Request: According to the text below on the Governor's consent under Nigeria's Land Use Act, what is the maximum holding period for a statutory right of occupancy?

Reading text:
The statutory right of occupancy granted by a Governor is presently the highest right to land in Nigeria. This right of occupancy is a right which allows the holder to use or occupy land to the exclusion of all other persons except the Governor and is granted for a maximum holding period of 99 years, subject to the payment of ground rent fixed by the Governor throughout the holding period.

An individual in possession of Land with a certificate of occupancy who desires to transfer ownership of a titled land with CofO would require as provided under the Land Use Act, 1978 the consent of the Governor of that state for such transaction before the transaction can be deemed legal in the eyes of the Government.

In UNION BANK OF NIGERIA AND ANOR V. AYODARA AND SONS (NIG) LTD (2007)13 NWLR Pt 1052 Pg 567, the respondent obtained a loan from the appellant and executed a deed of legal mortgage on his property. The consent of the Governor in respect of alienation of the property was communicated by the chief land officer for the permanent secretary who acted for the honorable commissioner of lands and housing to who powers to give consent was delegated. When the respondent/mortgagor defaulted in payment, the appellant move to sale the property. The respondent challenge the sale of the property on the ground that the consent of the Governor was not duly obtained. The Supreme Court held that the chief land officer for the permanent secretary for the commissioner of land and housing was not the proper person to give consent as such power cannot be exercise by him. Thus non-conformity with Section 22 of the land use act renders the mortgage transaction void.

The power of the Governor to give his consent in certain transactions is provided for in Section 22 of the Land Use Act 1978 which states that: “It shall not be lawful for the holder of a statutory right of occupancy granted by the Governor to alienate his right of occupancy or any part thereof by assignment, mortgage, and transfer of possession, subleases or otherwise howsoever without the consent of the Governor first had and obtained”.

This power confers on the Governor the right to consent to any of the transactions stipulated in the Act, provided that they are valid. However, if the initial certificate of occupancy which is the root title of the land is obtained fraudulently, the Governor may revoke same immediately. The promulgation of the Act brought about the vesting of exclusive powers over land within the territory of any given State in the Governor of that State.

Sections 21 and 22 of the Act prohibit alienation, assignment, mortgage, transfer of possession, sub – lease or otherwise howsoever customary or statutory rights of occupancy in Nigeria without the consent and approval of the Governor of the state where such right of occupancy was granted.

Since the land is held in trust by the state government, the Governor needs to approve that transaction. Otherwise, the title that will be passed would be deemed imperfect. This means that the final authority on landed matters is not aware of the transaction, the implications can be terrible a times especially if one of the parties to the transaction decides to be “dubious”.

In the occasion where a property owner desires to exercise his rights over his property in which he holds an equitable interest when such owner decides to resell, mortgage, grant an interest in the property for long periods of time (3 years or more) or carry out other transactions prescribed by the Act on the property, the consent of the Governor will be required to validate such transaction. Failure to obtain the required consent renders the transaction null and void, thus making the rights of any third party unenforceable in the event of a breach of contract.

Stored data:

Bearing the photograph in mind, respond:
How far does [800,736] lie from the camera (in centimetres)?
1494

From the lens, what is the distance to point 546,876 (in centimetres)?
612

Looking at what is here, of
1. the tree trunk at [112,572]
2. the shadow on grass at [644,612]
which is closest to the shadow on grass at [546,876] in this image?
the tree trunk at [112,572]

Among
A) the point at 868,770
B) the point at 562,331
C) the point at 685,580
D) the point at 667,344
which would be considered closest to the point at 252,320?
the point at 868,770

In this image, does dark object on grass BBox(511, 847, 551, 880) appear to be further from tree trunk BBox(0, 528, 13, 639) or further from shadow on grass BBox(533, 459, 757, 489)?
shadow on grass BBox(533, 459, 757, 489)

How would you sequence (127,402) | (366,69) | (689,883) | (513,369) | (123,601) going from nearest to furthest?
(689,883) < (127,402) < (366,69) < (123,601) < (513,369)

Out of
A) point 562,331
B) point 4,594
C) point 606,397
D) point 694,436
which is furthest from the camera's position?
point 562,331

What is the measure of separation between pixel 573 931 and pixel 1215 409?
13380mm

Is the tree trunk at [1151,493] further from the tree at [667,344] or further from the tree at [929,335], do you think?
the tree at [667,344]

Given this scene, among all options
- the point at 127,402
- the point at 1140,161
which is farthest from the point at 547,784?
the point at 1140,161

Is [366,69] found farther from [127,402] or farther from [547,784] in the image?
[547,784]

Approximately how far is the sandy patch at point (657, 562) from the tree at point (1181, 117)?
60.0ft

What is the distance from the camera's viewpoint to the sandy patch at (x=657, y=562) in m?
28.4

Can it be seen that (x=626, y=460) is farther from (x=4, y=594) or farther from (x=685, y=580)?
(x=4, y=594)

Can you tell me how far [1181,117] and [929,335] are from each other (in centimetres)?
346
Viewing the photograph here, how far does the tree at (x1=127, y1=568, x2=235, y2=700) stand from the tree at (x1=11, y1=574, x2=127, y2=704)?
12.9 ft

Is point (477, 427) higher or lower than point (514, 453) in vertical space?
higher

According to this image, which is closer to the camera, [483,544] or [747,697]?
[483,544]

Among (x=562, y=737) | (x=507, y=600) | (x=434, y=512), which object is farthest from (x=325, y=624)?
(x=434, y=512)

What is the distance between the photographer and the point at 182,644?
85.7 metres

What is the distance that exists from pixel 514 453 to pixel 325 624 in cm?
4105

Response to the exercise: The maximum holding period is 99 years.